Ninety years later, as the Covid-19 pandemic still grips much of the world, one might wonder if the novel’s scenario is repeating itself. Although many governments try to offer help to their citizens during these difficult times, it's not always easy to enact it, and in any case it will further drain their economies. Will the rich pay their dues this time, or will it be another burden for “little people” to bear?


Artist unknown (Italian). Menswear 1930s- Italian, Plate 021, 1930s. New York: The Met, Costume Institute Fashion Plates. Gift of Woodman Thompson. Source: The Met Digital Collections

The Scene

In the scene depicted, a seemingly well-dressed man sits in front of an empty house. The windows are dirty, the home’s street number is missing, the mailbox's door is hanging open, and the garden is overgrown. All of this suggests the property has been unoccupied for a long time. Did it ever belong to him? Why is he there?

Next to the man are a cheap, prepackaged meal and a backpack. Along with these elements, his cellphone and wristwatch tie him to the 21st century. However, the newspaper he is reading makes the viewer wonder about the time in which he lives. He sits at the edge of light and shadow.

The man is wearing a suit. By the 1930s, collared shirts and suits were standard dress for office work.

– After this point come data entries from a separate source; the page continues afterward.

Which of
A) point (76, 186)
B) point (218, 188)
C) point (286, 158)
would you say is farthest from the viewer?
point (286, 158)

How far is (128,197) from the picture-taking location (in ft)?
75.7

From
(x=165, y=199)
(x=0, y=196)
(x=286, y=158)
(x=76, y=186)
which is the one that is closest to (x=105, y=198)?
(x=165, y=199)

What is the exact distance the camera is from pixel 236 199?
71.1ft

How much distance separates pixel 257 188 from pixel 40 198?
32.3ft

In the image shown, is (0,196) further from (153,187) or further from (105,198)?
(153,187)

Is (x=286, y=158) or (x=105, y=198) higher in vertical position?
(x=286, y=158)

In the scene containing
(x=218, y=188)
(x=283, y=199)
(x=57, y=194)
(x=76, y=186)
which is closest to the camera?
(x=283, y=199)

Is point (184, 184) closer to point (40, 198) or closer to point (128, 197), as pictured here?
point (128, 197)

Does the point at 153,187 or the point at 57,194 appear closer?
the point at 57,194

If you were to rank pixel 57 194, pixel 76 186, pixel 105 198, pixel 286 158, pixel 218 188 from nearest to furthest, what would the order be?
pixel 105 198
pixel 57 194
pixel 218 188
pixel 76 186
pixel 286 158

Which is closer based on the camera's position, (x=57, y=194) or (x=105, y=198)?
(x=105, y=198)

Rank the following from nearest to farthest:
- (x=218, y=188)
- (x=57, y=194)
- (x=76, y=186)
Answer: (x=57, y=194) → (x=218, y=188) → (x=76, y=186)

Soft collar shirts and suits were mainly reserved for formal occasions and the office. By the early years of the 21st century, casual men's wear had replaced suits in many workplaces. The image’s choice of clothing aims to strengthen viewers' sense of the past.

On the left side a man in a cap and jumper blends into the shadow. His clothing and the plastic bag at the back of his bicycle strengthen the image’s ties to present-day reality. Is he a glimpse into the future of the middle class?


News versus Propaganda

Detail of the image “Little Man, What Now?” from the fine art photography project ‘31

Credit: Zsofia Daniel

Viewers also see an English anti-war polemic printed across the entire back page of the man’s newspaper. In the 1920s and 1930s, anti-war movements were at their height. The horrors of World War I were vivid, not just in memory but in the presence of its former soldiers who suffered from visible physical disabilities and less visible psychological ones.

Most of today’s population has no firsthand experience of the destruction of war nor the hardship of rebuilding a country from the ground up. However, this may change at any minute. One doesn't have to think too hard to recall the escalation of tensions escalation between the US and North Korea in 2018, the People’s Republic of China’s clampdown on freedom situation in Hong Kong or , or the war currently raging in Ukraine. As a result, propaganda for or against war is gaining momentum again. 

As the Doomsday Clock has been reset to just one hundred seconds before midnight. Does the “little man” in this image warn against another war or the power of propaganda? Is it a deliberate act from the protagonist, or is he disinterested in propaganda? We may never know.